[Stated exercise]
Repeat each record exactly. Any picture gets left out.

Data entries

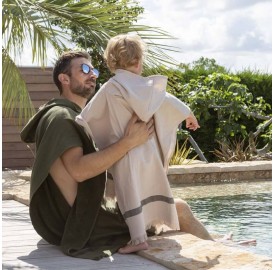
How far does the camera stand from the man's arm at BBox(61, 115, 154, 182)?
3.64 m

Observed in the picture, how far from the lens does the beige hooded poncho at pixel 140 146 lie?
368 centimetres

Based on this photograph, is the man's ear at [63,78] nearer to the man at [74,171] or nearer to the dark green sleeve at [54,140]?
the man at [74,171]

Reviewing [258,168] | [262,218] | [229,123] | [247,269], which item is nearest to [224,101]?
[229,123]

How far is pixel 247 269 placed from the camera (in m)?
3.13

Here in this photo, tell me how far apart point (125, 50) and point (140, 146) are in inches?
19.0

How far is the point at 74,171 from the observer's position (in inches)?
146

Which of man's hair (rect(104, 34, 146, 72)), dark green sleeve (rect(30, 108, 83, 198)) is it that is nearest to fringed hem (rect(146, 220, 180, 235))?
dark green sleeve (rect(30, 108, 83, 198))

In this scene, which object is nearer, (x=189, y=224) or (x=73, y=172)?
(x=73, y=172)

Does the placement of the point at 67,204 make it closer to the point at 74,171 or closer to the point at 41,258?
the point at 74,171

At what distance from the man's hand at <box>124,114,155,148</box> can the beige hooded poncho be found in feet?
0.10

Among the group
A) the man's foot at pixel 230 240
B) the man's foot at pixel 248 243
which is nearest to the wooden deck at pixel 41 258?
the man's foot at pixel 230 240

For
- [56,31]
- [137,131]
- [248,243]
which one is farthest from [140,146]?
[56,31]

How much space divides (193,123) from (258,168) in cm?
622

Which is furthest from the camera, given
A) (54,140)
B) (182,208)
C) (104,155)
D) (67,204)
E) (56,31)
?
(56,31)
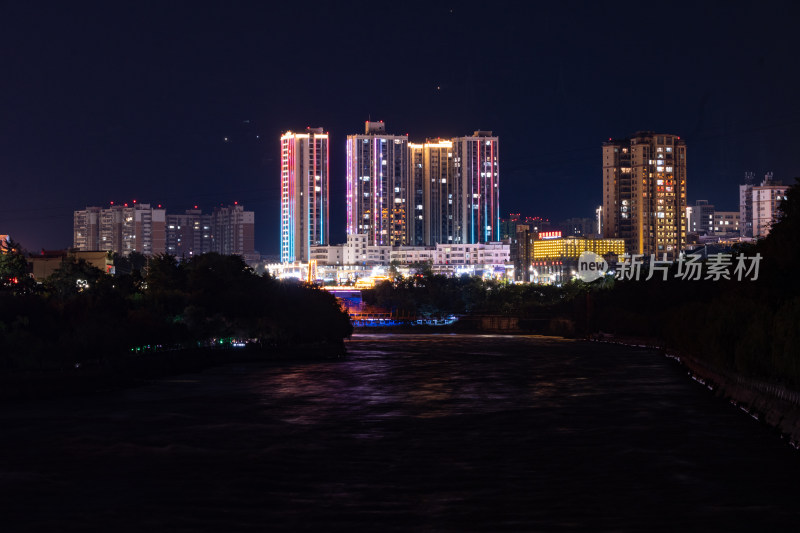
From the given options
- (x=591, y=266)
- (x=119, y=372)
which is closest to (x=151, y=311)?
(x=119, y=372)

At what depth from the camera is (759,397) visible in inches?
1709

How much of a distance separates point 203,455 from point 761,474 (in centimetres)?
1796

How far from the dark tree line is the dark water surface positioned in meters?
5.15

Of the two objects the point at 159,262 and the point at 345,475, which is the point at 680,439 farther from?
the point at 159,262

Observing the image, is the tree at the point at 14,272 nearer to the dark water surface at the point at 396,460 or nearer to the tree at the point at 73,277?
the tree at the point at 73,277

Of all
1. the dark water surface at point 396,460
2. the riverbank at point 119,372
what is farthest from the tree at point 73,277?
the dark water surface at point 396,460

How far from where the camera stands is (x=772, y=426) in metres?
39.2

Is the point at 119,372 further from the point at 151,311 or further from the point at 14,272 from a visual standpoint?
the point at 14,272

[Task answer]
How far does the camera stand from the man's arm at BBox(61, 115, 154, 182)?
3.64 m

Observed in the picture, how far from the lens does the beige hooded poncho at pixel 140 146 lie?
368 centimetres

Based on this photograph, is the man's ear at [63,78] nearer to the man at [74,171] or nearer to the dark green sleeve at [54,140]?
the man at [74,171]

Reviewing [258,168] | [262,218] | [229,123] | [247,269], which item is nearest to [224,101]?
[229,123]

How far is pixel 247 269 placed from the camera (in m)?
3.13

Here in this photo, tell me how far apart point (125, 50) and point (140, 146) are in inches?
19.0

How far is the point at 74,171 from the observer's position (in inches)?
146

Which of man's hair (rect(104, 34, 146, 72)), dark green sleeve (rect(30, 108, 83, 198)) is it that is nearest to fringed hem (rect(146, 220, 180, 235))?
dark green sleeve (rect(30, 108, 83, 198))

In this scene, which object is nearer, (x=189, y=224) or (x=73, y=172)?
(x=73, y=172)

Does the placement of the point at 67,204 make it closer to the point at 74,171 or closer to the point at 41,258?
the point at 74,171

At what distance from the man's hand at <box>124,114,155,148</box> can the beige hooded poncho be found in feet?
0.10

Among the group
A) the man's foot at pixel 230 240
B) the man's foot at pixel 248 243
which is nearest to the wooden deck at pixel 41 258?
the man's foot at pixel 230 240

For
- [56,31]
- [137,131]
- [248,243]
which one is farthest from [140,146]?
[56,31]

How much space divides (193,123) from (258,168) in cm?
622

Which is furthest from the camera, given
A) (54,140)
B) (182,208)
C) (104,155)
D) (67,204)
E) (56,31)
?
(56,31)
From the given options
- (x=591, y=266)
- (x=119, y=372)
which is closest to (x=151, y=311)?
(x=119, y=372)

At what depth from the camera is (759,397) visible in inches?
1709

How much of a distance separates point 203,455 from point 761,474 (in centimetres)?
1796

How far from the dark tree line is the dark water surface positioned in meters?
5.15

Of the two objects the point at 159,262 and the point at 345,475, which is the point at 680,439 farther from?
the point at 159,262

Observing the image, is the tree at the point at 14,272 nearer to the dark water surface at the point at 396,460 or nearer to the tree at the point at 73,277?
the tree at the point at 73,277

Of all
1. the dark water surface at point 396,460
2. the riverbank at point 119,372
what is farthest from the tree at point 73,277?
the dark water surface at point 396,460

How far from where the camera stands is (x=772, y=426) in metres?
39.2

Is the point at 119,372 further from the point at 151,311 or further from the point at 14,272 from a visual standpoint?
the point at 14,272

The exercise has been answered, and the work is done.